Monkey Trades – Stops and thoughts


EDIT: September, 2, 2012 – CG did an analysis on random stops and targets in 2011. Here is the link:


This is the third post for ‘Monkey Trades’ using the 5 minute bar breakout strategy.

The first 2 are below.


If you haven’t read through them; I suggest it.  I was asked about stops as part of this strategy in the VTF, so I will do my best to outline what I do and what I think you should do.


First let’s lay down some ground work for stops, then define what stops are.


Stops try to prevent catastrophic losses.

Having stops is part of having a trading plan.  Stops prevent bad trades from running away with your account.

Stops help remove emotions.

Stops help you remove the ‘hope and pray’ trade.  If you are stopped, you are stopped.  End of trade.

Stops add complexity.  

If they are too optimized, when the market changes you will be stopped out for losses.  If they they are too wide, you will take larger losses that you have to.

Stops are an art more than a science.

Assignment:
Answer these questions from the post on stops in the Monkey Trades series above:
(a) Which strategy does this third Monkey Trades post use?
(b) What kind of losses do stops try to prevent?
(c) In which year did CG analyze random stops and targets?

Record excerpts:
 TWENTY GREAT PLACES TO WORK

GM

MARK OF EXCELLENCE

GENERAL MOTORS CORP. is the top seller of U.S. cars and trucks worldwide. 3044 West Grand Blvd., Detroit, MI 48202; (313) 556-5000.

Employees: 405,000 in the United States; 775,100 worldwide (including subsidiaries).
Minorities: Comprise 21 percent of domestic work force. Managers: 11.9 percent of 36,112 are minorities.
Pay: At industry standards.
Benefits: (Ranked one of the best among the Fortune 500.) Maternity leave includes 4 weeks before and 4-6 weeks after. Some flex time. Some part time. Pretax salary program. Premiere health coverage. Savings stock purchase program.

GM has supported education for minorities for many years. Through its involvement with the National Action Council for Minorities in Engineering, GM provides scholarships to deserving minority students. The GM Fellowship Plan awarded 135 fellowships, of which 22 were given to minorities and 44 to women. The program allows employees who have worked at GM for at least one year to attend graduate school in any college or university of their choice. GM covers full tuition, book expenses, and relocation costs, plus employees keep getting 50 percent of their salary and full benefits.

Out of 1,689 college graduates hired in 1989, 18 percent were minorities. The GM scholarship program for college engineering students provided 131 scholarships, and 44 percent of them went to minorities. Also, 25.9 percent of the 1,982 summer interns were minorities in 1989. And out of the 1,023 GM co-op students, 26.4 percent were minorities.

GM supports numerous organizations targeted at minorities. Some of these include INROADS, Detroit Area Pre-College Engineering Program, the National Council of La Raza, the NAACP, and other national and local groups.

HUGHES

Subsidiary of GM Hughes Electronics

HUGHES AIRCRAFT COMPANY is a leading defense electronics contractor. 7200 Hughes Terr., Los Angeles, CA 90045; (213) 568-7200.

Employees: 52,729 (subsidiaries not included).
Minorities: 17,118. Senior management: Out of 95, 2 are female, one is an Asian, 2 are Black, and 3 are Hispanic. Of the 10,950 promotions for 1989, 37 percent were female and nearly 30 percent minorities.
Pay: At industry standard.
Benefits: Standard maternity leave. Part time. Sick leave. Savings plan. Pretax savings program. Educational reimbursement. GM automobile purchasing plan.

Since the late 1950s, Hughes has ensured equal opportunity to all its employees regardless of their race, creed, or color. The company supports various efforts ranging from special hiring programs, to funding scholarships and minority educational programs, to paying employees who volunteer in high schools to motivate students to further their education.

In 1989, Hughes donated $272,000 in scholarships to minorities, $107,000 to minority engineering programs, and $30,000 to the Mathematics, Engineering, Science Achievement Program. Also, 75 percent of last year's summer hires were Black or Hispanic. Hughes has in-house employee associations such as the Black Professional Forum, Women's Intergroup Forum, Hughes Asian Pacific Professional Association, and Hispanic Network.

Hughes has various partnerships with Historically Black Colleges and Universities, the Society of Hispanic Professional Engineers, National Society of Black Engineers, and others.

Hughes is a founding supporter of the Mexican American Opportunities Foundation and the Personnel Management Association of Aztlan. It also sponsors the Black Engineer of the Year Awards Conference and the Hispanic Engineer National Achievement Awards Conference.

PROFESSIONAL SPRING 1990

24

Response:
(a) The 5 minute bar breakout strategy.
(b) Catastrophic losses.
(c) 2011.